W środkach przekazu (np. na zapisanej kartce papieru) nie jest zawarta żadna „immanentna wiedza o komunikacji”. To wszystko możemy wyłącznie zrekonstruować lub skonstruować na podstawie utrwalonej wiedzy kulturowej. To, czy będzie to rekonstrukcja czy – mocniej – konstrukcja wiedzy historycznej, zależy od dodatkowych założeń.

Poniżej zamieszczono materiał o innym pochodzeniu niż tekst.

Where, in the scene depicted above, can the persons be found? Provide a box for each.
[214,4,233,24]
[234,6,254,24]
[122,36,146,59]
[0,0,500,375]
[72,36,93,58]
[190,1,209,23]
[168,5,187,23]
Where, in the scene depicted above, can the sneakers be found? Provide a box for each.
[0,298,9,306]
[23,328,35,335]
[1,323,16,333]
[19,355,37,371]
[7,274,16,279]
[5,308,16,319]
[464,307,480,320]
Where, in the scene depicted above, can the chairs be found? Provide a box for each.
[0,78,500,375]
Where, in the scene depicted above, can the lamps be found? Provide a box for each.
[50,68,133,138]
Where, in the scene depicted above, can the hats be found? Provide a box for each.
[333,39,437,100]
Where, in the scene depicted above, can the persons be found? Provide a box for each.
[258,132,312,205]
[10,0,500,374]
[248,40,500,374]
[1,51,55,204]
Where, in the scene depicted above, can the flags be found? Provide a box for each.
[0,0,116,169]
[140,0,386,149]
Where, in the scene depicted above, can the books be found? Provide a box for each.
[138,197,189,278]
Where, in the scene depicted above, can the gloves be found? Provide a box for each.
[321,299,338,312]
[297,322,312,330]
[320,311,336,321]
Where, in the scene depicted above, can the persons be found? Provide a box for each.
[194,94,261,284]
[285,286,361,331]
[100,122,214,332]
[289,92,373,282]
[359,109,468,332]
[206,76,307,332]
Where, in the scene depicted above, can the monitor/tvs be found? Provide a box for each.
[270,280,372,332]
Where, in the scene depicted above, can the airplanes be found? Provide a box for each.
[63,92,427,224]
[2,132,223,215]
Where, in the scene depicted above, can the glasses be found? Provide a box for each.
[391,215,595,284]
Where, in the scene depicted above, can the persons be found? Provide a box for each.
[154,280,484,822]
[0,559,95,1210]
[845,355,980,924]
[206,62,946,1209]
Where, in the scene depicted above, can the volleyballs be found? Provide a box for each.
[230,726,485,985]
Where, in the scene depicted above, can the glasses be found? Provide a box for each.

5. Założenie o samoodnośności badań

Założenie to może być rozumiane zarówno jako przeznaczone dla badań teoretycznych, jak i dla innych założeń. Jest po prostu metawarunkiem, gdyż wyznacza nie tylko ramy samej praktyki badawczej, ale również granice dla pozostałych założeń i warunków. Zakładam bowiem, że przedstawiona kulturalistyczna definicja komunikacji jest punktem wyjścia, jedynie heurystycznym narzędziem służącym za drogowskaz. Nie jest to więc żadna definicja realna, chociaż niekiedy może się taką wydawać. Oznacza to, że z pełną świadomością przyjmuję, iż w trakcie późniejszych analiz napotkam sytuacje trudne do zinterpretowania, które postawią znak zapytania przed całą konstrukcją teoretyczną i podadzą w wątpliwość wiele założeń. Napotkam takie działania społeczne, które zburzą logikę powyższego wywodu. Nie chcę zakładać, że jedyną poprawną odpowiedzią będzie wówczas: „tym gorzej dla faktów”. Wręcz przeciwnie, zakładam, że nasze (tzn. badaczy) wyobrażenia o komunikacji, tak jak i sama refleksja nad nią, są zrelatywizowane do warunków historyczno-społecznych i w związku z tym nie mają charakteru uniwersalnego czy też powszechnie obowiązującego. Twierdząc zatem, że komunikatorzy i teoretycy komunikacji mają wyobrażenie komunikacji, należy również przyjąć, iż prezentowane propozycje rozwiązań są „tylko” jedną z wielu (zmiennych historycznie) koncepcji. Nie można więc przykładać do takiego teoretycznego wyobrażenia miary „prawdy i fałszu”, lepszego dopasowania czy adekwatności. Można natomiast mówi o użyteczności danego ujęcia na gruncie rozważań humanistycznych.